DealLawyers.com Blog

November 4, 2009

Study: Selected U.S. Strategic M&A Transactions

From Paul Weiss: Here is our recent survey of selected U.S. strategic mergers announced during the period from August 1, 2007 to July 31, 2009. The M&A marketplace during the past few years can be characterized by superlatives on both ends of the spectrum, from the heights of 2007 featuring headlines such as “$100 Billion Merger Monday” (The Wall Street Journal, April 23, 2007) to the depths of 2008 when total global M&A volume had fallen by half from 2007, including these characteristics:

– Certainty was paramount. Among many of the transactions surveyed as deal makers sought to define their respective rights and obligations as specifically as possible in the face of various contingencies. The effort to achieve certainty can be seen in, among other things, the use of reverse termination fees to address the failure of a financing commitment.

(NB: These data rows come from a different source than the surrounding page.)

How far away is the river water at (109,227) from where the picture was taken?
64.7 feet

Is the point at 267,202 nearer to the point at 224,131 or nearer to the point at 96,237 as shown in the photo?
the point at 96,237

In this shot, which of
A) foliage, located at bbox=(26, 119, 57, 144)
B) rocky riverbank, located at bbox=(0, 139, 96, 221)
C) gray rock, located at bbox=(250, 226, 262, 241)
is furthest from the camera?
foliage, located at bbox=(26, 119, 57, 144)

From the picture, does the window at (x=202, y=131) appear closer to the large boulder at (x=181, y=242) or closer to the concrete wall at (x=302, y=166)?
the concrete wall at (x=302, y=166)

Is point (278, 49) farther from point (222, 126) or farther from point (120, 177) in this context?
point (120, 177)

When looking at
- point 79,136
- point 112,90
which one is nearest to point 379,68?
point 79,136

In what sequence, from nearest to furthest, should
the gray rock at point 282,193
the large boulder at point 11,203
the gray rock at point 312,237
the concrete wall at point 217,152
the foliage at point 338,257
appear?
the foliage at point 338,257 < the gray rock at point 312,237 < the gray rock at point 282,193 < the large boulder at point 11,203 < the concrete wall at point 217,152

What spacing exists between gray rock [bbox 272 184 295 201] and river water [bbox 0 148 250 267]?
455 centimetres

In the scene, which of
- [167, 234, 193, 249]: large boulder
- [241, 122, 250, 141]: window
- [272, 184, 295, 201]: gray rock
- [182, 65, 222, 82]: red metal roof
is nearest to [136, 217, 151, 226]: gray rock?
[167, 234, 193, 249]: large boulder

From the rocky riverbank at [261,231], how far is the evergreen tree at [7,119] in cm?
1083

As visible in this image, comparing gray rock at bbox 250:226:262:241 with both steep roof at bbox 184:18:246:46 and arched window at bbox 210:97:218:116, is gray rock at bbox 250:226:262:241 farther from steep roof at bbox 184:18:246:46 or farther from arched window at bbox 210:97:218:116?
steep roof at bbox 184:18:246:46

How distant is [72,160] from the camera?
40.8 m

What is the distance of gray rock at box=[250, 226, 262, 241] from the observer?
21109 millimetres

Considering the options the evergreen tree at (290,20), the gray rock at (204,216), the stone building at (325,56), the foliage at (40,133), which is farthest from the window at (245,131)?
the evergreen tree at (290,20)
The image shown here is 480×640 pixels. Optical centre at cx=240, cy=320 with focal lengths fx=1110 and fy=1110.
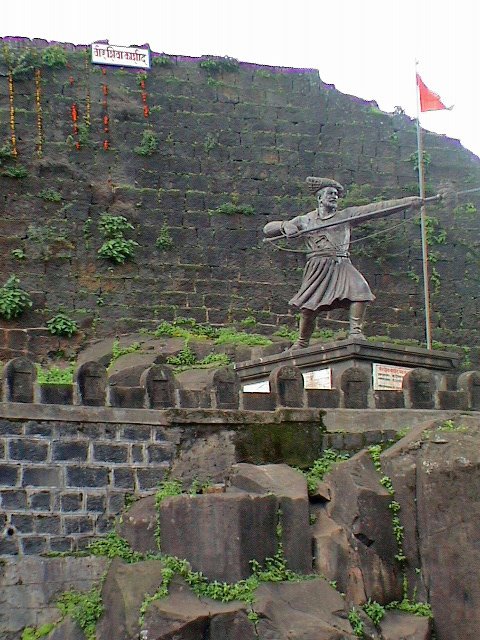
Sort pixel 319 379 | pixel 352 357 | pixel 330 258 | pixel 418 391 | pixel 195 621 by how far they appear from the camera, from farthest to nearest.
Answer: pixel 330 258 < pixel 319 379 < pixel 352 357 < pixel 418 391 < pixel 195 621

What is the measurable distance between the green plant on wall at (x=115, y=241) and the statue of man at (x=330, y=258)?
5444mm

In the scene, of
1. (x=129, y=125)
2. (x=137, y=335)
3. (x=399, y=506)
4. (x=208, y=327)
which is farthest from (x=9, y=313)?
(x=399, y=506)

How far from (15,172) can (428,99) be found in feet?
23.0

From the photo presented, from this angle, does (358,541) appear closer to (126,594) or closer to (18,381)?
(126,594)

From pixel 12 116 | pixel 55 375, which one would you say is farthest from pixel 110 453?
pixel 12 116

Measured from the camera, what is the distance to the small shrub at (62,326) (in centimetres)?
1709

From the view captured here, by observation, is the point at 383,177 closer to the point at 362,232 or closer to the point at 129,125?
the point at 362,232

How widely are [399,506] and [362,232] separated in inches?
420

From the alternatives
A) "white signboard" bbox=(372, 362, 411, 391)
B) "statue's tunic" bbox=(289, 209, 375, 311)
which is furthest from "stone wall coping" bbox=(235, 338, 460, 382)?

– Strategic transactions borrowed pages from the private equity playbook. Some of the surveyed transactions included terms that historically were more typically associated with private equity transactions, including financing outs and reverse termination fees. However, none of the surveyed transactions included “go-shop” provisions.

– In large transactions, cash remained king even as credit tightened. Despite an expectation that the credit crisis would cause acquirors to favor using stock as consideration, cash-only transactions dominated the survey.

– Fixed exchange ratios continued to dominate stock transactions. In transactions in which stock was all or part of the consideration, the parties almost uniformly opted for fixed, rather than floating, exchange ratios.

– A small number of completed transactions resulted from a hostile approach. Only four transactions of the 50 surveyed were initially rejected by the target’s board of directors after the offers had been made public.

– Tender offer activity increased. Tender offers nearly doubled as a percentage of the surveyed transactions over the two-year period of the survey.

– Broken transactions were infrequent. As of July 31, 2009, all but four of the survey transactions had been completed, an impressive result considering the spate of private equity transactions terminated during the survey period.

– Mergers-of-equals were absent. None of the surveyed transactions were labeled as “mergers-of-equals” by the transacting parties, and none contained all of the traditional attributes of such transactions (such as a “no-premium” offer price for the target’s shares).